Judgment vacated and case remanded with direction.
1. See OCGA § 9–15–14(e) (“Attorney's fees and expenses under this Code section may be requested by motion at any time during the course of the action but not later than 45 days after the final disposition of the action.”).
2. Moon v. Moon, 277 Ga. 375, 378(6) (589 S.E.2d 76) (2003) (punctuation omitted).
3. Riddell v. Riddell, 293 Ga. 249, 250 (744 S.E.2d 793) (2013) (citations and punctuation omitted); Haggard v. Bd. of Regents & c ., 257 Ga. 524, 527(4)(c) (360 S.E.2d 566) (1987); Franklin Credit Mgmt. Corp. v. Friedenberg, 275 Ga.App. 236, 240(2) (620 S.E.2d 463) (2005).
4. In re Serpentfoot, 285 Ga.App. 325, 329(4)(a) (646 S.E.2d 267) (2007) (punctuation and footnote omitted).
5. Note Purchase Co. of Ga. v. Brenda Lee Strickland Realty, 288 Ga.App. 594, 595(1) (654 S.E.2d 393) (2007) (footnote omitted).
6. Id. at 596(1) (footnote omitted); see In re Serpentfoot, supra.
7. Duncan v. Cropsey, 210 Ga.App. 814, 816(2) (437 S.E.2d 787) (1993) (citation omitted).
8. Compare, e.g., Franklin Credit Mgmt. Corp., supra at 241(2)(b).
9. Id. at 240(2).
10. Brewer v. Paulk, 296 Ga.App. 26, 31(2) (673 S.E.2d 545) (2009) (citations and punctuation omitted).
11. Franklin Credit Mgmt. Corp., supra at 242(2)(d); see Trotman v. Velociteach Project Mgmt., LLC, 311 Ga.App. 208, 214(6) (715 S.E.2d 449) (2011).
12. Huggins v. Chapin, 233 Ga.App. 109, 110–111 (503 S.E.2d 356) (1998); see Williams v. Becker, 294 Ga. 411, 414(2)(b) (754 S.E.2d 11) (2014); Franklin Credit Mgmt. Corp., supra at 243(2)(d); Bankston v. Warbington, 319 Ga.App. 821, 823(2) (738 S.E.2d 656) (2013); Trotman, LLC, supra; Brewer, supra.
13. Bryan County v. Yates Paving & Grading Co., 281 Ga. 361, 363 (638 S.E.2d 302) (2006) (citations omitted); see OCGA § 9–12–40.
14. Body of Christ Overcoming & c. v. Brinson, 287 Ga. 485, 486 (696 S.E.2d 667) (2010) (citation omitted).
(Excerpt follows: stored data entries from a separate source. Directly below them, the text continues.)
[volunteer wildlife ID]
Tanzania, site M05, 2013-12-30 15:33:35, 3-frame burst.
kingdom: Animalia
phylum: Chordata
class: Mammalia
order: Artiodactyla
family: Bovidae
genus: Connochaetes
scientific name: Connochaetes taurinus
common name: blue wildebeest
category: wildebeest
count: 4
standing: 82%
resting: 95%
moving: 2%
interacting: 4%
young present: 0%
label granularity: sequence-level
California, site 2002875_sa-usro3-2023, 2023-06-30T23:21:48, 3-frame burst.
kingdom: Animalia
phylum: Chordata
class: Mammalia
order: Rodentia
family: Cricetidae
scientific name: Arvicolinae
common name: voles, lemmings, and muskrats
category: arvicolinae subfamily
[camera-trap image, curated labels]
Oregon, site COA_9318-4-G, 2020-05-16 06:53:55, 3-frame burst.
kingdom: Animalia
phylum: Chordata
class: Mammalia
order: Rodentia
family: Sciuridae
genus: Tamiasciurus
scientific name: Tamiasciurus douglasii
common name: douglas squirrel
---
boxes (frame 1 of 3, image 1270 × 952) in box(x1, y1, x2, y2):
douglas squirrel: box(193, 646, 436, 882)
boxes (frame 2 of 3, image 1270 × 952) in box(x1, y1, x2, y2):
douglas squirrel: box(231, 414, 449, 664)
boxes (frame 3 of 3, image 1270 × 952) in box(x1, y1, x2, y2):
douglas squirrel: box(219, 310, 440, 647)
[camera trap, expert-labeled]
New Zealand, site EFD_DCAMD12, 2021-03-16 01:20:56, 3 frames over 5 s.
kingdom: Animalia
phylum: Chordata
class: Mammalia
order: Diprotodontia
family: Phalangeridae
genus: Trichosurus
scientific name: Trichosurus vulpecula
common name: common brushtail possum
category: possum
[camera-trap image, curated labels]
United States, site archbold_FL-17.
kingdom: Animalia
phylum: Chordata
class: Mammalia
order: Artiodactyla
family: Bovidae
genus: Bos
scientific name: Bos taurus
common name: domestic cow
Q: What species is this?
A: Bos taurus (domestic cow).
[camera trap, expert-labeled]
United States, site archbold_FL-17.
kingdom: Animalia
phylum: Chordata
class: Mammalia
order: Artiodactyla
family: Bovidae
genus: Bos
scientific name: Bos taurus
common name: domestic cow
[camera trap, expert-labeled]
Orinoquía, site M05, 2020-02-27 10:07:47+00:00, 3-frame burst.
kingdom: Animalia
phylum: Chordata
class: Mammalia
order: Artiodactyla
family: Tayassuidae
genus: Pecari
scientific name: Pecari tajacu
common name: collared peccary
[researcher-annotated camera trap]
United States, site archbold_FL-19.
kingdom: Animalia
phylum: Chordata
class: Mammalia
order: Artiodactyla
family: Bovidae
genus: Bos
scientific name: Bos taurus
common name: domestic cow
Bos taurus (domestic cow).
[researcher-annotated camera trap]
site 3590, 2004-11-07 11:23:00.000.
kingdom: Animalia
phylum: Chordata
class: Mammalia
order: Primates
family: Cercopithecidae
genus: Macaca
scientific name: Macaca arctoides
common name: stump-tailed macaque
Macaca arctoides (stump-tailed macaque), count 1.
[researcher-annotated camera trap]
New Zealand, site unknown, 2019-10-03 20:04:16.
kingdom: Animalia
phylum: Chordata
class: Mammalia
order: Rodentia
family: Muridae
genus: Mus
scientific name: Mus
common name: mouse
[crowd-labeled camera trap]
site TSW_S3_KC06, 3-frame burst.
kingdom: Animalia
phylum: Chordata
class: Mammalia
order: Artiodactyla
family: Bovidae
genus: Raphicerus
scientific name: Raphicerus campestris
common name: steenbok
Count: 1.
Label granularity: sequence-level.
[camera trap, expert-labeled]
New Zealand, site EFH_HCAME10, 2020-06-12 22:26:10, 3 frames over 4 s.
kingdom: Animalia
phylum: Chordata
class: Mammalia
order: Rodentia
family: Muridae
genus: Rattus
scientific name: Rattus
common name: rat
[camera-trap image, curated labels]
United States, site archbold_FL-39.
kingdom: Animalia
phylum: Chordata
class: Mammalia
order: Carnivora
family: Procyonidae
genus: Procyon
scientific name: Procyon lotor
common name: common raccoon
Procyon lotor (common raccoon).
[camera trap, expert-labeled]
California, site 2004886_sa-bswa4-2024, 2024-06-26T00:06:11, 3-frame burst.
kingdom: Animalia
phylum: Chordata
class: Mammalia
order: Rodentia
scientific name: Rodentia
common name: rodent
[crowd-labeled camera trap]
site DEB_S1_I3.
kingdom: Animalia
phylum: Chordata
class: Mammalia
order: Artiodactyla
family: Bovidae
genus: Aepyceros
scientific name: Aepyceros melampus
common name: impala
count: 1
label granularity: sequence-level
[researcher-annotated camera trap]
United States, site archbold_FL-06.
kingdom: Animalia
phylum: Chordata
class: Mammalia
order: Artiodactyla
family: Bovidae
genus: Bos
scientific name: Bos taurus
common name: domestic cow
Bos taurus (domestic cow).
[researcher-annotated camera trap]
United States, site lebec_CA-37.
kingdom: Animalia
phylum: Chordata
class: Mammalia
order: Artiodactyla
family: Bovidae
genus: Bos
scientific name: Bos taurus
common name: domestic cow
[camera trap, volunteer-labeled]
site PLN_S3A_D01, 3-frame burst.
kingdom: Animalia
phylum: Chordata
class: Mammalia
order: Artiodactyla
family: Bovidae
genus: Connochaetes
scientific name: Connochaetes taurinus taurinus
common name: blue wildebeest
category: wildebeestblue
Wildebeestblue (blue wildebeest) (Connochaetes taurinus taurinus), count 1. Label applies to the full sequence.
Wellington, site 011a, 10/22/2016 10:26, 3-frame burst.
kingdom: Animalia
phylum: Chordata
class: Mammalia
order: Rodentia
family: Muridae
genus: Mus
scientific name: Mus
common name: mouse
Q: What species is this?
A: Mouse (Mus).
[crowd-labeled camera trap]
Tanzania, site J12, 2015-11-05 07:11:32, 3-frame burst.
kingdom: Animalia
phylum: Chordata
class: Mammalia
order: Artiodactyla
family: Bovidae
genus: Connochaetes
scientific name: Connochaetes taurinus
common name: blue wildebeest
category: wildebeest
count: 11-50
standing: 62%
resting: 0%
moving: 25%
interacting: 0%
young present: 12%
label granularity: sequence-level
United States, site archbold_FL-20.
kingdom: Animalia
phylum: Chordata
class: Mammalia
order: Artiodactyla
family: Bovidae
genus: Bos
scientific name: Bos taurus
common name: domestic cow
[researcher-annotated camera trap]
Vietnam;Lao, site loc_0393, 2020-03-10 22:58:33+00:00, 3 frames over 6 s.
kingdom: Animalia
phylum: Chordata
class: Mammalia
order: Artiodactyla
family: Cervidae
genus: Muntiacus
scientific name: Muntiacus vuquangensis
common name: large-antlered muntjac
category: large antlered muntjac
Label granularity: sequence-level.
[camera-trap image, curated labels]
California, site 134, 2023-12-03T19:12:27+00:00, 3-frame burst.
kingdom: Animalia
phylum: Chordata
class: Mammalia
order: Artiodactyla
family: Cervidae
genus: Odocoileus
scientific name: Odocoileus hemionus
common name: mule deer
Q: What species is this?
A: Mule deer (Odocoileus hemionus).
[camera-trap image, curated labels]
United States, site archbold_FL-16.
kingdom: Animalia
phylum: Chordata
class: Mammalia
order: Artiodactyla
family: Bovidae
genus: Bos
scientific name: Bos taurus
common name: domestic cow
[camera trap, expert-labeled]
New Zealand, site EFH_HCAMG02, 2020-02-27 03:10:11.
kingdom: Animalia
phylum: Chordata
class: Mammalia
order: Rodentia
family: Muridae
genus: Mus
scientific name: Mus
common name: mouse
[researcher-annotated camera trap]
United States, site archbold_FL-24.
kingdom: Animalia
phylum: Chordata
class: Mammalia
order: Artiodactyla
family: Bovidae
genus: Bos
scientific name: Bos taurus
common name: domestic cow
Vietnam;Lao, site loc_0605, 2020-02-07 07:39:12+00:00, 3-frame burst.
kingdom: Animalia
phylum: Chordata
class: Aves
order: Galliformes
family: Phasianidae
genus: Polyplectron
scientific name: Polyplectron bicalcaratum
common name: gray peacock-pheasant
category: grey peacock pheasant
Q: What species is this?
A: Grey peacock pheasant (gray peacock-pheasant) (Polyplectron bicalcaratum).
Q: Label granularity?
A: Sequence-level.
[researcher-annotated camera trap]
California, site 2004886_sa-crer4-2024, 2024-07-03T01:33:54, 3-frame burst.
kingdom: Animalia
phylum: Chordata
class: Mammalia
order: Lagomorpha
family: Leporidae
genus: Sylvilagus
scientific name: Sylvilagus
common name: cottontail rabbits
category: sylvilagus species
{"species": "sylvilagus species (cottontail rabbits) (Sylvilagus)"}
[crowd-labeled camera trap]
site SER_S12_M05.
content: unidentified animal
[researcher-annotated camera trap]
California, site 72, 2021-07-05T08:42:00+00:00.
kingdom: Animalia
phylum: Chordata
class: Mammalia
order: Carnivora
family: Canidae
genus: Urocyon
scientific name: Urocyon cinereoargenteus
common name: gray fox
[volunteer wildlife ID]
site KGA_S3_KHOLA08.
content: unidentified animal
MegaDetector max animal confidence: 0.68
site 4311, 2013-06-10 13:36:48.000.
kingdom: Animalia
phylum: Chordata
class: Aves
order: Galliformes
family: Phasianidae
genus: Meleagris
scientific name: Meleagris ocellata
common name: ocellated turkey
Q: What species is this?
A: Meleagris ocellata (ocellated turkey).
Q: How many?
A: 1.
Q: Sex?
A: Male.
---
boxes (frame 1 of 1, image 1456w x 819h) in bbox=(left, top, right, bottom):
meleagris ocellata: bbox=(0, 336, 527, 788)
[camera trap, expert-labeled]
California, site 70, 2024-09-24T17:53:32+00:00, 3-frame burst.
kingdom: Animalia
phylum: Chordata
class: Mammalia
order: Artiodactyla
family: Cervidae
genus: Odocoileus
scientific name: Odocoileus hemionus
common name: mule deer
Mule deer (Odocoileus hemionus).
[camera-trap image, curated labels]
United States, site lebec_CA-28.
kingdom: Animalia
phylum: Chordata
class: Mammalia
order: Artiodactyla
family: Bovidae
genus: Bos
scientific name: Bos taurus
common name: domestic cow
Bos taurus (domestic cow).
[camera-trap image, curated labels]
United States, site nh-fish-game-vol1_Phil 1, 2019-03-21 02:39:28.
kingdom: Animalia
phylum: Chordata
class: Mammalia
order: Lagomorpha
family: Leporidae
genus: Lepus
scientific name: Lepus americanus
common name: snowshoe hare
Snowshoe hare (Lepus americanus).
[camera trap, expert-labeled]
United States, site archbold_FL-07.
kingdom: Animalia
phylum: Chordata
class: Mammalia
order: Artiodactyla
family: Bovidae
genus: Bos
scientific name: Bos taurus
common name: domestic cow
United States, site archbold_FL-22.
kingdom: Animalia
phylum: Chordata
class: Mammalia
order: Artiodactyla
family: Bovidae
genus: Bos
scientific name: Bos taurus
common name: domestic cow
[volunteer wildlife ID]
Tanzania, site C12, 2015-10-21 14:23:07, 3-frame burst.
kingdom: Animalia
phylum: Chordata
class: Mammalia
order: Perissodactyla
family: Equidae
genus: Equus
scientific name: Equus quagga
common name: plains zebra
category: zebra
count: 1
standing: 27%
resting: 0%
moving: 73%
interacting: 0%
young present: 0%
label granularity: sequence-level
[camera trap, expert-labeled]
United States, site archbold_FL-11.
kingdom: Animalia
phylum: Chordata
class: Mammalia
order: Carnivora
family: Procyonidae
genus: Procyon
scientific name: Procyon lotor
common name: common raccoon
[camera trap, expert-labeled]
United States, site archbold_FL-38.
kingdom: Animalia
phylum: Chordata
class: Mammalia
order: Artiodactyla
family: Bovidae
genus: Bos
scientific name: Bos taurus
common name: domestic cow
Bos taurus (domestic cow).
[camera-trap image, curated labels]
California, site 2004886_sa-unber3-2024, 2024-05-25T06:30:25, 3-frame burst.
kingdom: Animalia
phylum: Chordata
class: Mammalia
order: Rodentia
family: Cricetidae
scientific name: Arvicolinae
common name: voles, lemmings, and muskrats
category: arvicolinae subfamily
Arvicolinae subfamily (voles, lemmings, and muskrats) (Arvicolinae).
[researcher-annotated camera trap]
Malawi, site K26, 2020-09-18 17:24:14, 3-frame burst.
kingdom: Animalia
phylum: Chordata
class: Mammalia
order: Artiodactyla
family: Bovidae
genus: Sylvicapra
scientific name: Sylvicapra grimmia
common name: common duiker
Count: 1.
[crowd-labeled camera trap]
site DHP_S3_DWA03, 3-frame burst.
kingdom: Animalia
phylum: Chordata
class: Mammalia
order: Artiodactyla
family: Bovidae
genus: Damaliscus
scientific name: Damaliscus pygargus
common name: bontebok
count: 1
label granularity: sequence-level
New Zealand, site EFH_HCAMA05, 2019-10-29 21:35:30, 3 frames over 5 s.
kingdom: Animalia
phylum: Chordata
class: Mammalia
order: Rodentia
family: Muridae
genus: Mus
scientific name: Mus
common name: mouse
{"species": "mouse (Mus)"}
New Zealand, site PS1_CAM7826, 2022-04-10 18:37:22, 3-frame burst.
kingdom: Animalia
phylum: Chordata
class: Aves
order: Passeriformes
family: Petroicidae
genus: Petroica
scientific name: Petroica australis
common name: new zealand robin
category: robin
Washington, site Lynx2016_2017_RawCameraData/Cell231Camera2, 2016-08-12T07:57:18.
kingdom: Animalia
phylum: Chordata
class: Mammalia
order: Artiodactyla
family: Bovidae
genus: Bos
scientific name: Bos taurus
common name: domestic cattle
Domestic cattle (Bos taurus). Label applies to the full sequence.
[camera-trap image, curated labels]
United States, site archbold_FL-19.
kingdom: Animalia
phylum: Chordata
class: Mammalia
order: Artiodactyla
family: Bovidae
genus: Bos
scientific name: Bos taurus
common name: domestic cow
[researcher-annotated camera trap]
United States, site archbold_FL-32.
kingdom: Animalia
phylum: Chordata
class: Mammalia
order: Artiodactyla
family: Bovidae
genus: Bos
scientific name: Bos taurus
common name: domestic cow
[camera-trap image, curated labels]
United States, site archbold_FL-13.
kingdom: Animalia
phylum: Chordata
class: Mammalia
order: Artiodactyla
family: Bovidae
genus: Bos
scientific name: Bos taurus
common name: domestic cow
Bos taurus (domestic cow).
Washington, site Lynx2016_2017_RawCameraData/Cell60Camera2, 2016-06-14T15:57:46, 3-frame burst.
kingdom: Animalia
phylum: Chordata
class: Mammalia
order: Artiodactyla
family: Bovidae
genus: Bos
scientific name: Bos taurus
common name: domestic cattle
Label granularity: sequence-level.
15. Slakman v. State, 280 Ga. 837, 841(2)(c) (632 S.E.2d 378) (2006) (citation omitted).
16. State v. Mizell, 288 Ga. 474, 478(3) (705 S.E.2d 154) (2010) (citation omitted).
17. See Reese v. Grant, 277 Ga. 799 (596 S.E.2d 139) (2004); United Companies Lending Corp. v. Peacock, 267 Ga. 145, 147(2) (475 S.E.2d 601) (1996); Keeler v. Keeler, 263 Ga. 151, 152(2) (430 S.E.2d 5) (1993).̌
PHIPPS, Chief Judge.
ELLINGTON, P.J., and McMILLIAN, J., concur.